Furthermore, suppressing voices or engendering social pushback is often key to these movements’ interactions. Groups like JSU and SJP often heavily support anti-normalization. Broadly, this is a policy of many anti-Israel extremists to not engage with Jews, Israelis, and anyone who believes in Israel’s right to exist. Specifically on college campuses, these groups will refuse to work with any groups that support the concept of a Jewish homeland. They’ll shut down any viewpoints that contradict theirs, hindering any chance at healthy dialogue.
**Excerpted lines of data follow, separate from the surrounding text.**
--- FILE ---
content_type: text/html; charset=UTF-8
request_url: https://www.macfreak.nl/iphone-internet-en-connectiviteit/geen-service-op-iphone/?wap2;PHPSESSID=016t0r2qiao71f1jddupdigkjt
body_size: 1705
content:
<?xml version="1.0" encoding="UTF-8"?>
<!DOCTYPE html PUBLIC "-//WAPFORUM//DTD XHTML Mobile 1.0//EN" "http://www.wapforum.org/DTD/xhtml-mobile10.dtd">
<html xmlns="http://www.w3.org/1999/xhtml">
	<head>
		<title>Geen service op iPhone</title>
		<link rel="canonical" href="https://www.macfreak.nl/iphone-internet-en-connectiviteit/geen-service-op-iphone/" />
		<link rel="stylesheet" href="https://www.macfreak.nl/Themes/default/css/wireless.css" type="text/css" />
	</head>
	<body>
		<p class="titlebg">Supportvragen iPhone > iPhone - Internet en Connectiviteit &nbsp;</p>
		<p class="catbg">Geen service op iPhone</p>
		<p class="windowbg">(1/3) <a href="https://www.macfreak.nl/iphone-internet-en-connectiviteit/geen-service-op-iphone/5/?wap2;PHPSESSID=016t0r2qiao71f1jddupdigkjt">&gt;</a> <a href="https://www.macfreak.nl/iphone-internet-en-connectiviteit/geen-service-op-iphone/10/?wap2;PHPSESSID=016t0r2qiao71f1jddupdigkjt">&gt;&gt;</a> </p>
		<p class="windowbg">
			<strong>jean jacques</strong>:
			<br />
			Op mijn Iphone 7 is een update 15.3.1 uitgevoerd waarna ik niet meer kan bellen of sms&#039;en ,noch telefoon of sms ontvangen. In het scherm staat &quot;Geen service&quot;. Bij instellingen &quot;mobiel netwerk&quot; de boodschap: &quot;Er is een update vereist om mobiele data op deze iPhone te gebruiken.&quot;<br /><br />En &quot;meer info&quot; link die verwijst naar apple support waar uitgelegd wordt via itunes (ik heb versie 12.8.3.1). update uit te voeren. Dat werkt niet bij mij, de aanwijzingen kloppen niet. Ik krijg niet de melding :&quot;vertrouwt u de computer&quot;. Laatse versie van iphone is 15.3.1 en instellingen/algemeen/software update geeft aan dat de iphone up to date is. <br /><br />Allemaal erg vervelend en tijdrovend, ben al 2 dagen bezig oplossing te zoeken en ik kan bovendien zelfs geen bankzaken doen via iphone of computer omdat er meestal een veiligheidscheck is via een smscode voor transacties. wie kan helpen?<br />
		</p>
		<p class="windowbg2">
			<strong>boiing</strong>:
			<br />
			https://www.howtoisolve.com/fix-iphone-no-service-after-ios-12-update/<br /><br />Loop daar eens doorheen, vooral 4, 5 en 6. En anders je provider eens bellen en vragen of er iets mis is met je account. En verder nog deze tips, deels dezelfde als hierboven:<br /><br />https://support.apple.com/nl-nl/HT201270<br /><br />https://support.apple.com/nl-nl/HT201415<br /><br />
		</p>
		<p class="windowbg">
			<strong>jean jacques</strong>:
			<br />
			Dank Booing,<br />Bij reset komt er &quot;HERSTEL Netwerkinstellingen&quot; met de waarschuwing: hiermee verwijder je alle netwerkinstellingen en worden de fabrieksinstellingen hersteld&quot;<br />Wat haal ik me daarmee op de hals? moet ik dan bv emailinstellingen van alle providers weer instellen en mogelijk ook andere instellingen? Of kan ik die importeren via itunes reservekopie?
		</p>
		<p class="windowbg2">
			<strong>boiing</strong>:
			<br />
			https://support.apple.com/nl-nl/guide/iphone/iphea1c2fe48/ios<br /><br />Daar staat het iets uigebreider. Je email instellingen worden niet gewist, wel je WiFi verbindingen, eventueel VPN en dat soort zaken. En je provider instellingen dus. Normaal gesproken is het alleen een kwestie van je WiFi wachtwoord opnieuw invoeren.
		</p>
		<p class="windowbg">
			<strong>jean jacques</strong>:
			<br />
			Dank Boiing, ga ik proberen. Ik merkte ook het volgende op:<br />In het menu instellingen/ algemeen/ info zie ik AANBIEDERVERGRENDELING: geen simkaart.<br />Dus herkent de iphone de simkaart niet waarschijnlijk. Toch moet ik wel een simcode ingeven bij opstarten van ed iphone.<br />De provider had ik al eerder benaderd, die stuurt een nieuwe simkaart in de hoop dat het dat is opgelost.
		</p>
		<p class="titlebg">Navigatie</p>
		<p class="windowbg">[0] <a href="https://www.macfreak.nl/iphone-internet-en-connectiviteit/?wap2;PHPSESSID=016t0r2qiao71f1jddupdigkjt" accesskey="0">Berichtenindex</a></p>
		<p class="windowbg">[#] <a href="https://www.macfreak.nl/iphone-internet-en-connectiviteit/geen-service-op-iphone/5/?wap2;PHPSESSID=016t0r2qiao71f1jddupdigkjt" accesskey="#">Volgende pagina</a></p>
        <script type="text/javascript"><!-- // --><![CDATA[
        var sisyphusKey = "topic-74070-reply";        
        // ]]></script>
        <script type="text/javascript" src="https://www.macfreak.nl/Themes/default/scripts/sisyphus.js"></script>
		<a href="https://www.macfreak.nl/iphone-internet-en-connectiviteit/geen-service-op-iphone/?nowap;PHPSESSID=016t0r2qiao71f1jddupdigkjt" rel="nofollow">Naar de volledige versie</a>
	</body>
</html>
As a student who believes in a two-state solution, I am disappointed at this state of affairs. Liberal colleges have become moral playgrounds — we pit ourselves against one another to determine who is more progressive. According to these standards, students who think Israel has political legitimacy are pegged as white supremacists. Anyone who believes in a Jewish homeland is an enemy of Palestinian liberation. Dissociation with your religious identity is simply the price one must pay to feel comfortable on today’s college campuses.

So I stand with the student who reported Occidental’s Israeli Apartheid Week. For a movement that believes Jews should completely disregard their social and emotional ties to Israel, we are constantly being pulled back in.

Jews, who represent less than one percent of the world’s population, are increasingly pushed out of leftist spaces, including college campuses. Students on my campus openly advocate for the demolition of Israel — a country that is home to almost half the world’s Jews. It’s discouraging to think that these same voices are going to be deciding the future of BDS on college campuses, or our nation’s next political leaders. Until these movements provide spaces where Jews feel comfortable reclaiming their definitions of antisemitism, we are denying the same freedoms our institutions claim to embody.